Poker machine maker Aristocrat (ALL) is making a big play for growth in the huge US market by launching a $US1.3 billion bid for privately-owned American rival machine maker, Video Gaming Technologies (VGT).
The deal, which will take the best part of a year to complete because of the necessary regulatory clearances, seems to be designed to give Aristocrat a greater presence in the key tribal casino market in North America.
The bid will be paid for in cash – to help meet the huge bill (over 40% of Aristocrat’s near $3 billion market value as at Friday’s close) the company will refinance its debt facilities into a new $1.4 billion debt package, which is expected to be completed by the end of the first half of 2015.
Aristocrat says it will provide earnings per share growth in the low-to-mid teens.
“The strategic and financial benefits are compelling for Aristocrat shareholders,” chief executive Jamie Odell said in a statement to the ASX yesterday.
"VGT has a complementary product offering and provides a unique opportunity to accelerate our growth in the US recurring revenue segment, which has for some time been an important strategic objective," he said.
It also increased revenue from the North American market from 48% to 60% of group revenues.

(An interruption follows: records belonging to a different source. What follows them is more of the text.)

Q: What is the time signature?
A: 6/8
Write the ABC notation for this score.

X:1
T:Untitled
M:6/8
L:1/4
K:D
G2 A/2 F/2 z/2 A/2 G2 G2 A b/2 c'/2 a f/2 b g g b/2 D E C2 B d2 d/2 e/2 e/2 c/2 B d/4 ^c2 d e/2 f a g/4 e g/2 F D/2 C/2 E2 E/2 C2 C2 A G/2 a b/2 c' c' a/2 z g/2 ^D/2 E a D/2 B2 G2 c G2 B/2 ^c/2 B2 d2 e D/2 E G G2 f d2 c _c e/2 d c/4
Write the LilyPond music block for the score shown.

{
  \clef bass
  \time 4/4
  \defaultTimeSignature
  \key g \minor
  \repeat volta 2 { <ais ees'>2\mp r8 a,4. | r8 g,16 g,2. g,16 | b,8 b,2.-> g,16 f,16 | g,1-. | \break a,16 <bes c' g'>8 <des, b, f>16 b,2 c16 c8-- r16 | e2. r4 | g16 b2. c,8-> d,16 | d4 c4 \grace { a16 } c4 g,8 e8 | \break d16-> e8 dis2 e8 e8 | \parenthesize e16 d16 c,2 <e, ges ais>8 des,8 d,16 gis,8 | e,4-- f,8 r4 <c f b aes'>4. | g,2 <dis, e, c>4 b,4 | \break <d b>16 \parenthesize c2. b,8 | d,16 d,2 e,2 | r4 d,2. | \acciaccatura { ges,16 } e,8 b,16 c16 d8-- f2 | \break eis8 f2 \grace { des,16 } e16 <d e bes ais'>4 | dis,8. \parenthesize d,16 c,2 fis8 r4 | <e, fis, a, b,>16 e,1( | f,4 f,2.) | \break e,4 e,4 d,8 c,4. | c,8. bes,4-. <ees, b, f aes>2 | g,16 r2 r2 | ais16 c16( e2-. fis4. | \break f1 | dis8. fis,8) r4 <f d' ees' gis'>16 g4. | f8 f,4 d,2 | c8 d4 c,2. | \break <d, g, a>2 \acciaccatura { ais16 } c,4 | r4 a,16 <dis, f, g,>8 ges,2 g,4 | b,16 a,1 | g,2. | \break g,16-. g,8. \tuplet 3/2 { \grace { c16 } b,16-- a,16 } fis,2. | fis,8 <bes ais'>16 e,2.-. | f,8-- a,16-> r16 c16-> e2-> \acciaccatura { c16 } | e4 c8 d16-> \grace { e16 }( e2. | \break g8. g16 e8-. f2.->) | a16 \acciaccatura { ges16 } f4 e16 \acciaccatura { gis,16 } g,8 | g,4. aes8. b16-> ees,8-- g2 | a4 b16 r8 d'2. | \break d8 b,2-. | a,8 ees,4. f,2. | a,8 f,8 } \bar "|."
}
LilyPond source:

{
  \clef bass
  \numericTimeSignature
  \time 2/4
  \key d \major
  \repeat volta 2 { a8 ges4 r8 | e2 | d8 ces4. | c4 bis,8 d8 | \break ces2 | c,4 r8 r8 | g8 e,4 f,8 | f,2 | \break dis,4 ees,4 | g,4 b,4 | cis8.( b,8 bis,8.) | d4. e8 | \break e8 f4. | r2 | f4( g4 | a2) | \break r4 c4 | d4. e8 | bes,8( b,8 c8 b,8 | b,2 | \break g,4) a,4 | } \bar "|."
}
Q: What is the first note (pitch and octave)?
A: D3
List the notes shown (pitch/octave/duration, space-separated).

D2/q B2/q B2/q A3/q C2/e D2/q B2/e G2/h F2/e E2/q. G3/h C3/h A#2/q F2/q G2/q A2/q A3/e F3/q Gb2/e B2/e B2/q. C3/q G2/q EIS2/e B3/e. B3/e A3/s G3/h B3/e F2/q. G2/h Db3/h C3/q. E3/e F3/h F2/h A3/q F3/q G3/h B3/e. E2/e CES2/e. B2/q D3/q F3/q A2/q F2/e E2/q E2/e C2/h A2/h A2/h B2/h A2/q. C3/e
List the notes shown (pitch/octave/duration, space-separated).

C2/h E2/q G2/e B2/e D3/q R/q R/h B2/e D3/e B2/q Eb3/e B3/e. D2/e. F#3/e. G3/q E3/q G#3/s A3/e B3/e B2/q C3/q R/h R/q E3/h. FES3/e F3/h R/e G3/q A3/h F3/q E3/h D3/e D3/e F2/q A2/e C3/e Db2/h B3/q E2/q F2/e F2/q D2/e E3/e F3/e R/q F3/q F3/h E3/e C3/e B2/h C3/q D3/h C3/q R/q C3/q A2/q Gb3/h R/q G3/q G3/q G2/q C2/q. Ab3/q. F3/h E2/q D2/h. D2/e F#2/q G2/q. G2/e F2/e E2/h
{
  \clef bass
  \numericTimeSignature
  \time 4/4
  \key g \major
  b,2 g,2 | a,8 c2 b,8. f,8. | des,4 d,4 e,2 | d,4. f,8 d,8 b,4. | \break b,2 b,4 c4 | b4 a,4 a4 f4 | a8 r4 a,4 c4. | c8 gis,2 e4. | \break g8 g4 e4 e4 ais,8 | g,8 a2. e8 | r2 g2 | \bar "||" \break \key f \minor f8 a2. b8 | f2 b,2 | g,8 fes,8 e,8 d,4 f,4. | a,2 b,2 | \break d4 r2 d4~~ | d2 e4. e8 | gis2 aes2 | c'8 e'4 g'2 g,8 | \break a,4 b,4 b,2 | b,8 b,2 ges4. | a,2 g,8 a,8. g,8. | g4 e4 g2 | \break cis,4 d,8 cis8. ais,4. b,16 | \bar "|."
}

That makes the company very dependent on the health of the US economy and gaming market.
ALL YTD – Aristocrat bets big in the US
Aristocrat currently has about 8,200 machines installed in the US, meaning the deal is significant for expanding that installed base by 150%. It will also mean the company will be expanding the range of products it can offer to gamblers.
To help finance the bid, the company will ask shareholders to contribute with a fully underwritten placement to institutional investors of $A375 million placement to Ainsworth family shareholders of up to $30 million and a share purchase plan to all eligible shareholders in Australia and New Zealand up to $A30 million.
The Ainsworth Offer and shareholder offer will be capped at $A60 million.
That means the company’s debt will rise by close to $A900 million once the takeover is done and the new debt package is bedded down.
Retail shareholders will be also be able to buy up to $A15,000 in new shares.
Aristocrat shares closed last Friday at $5.39.
Trading was suspended yesterday to allow the placement to take place.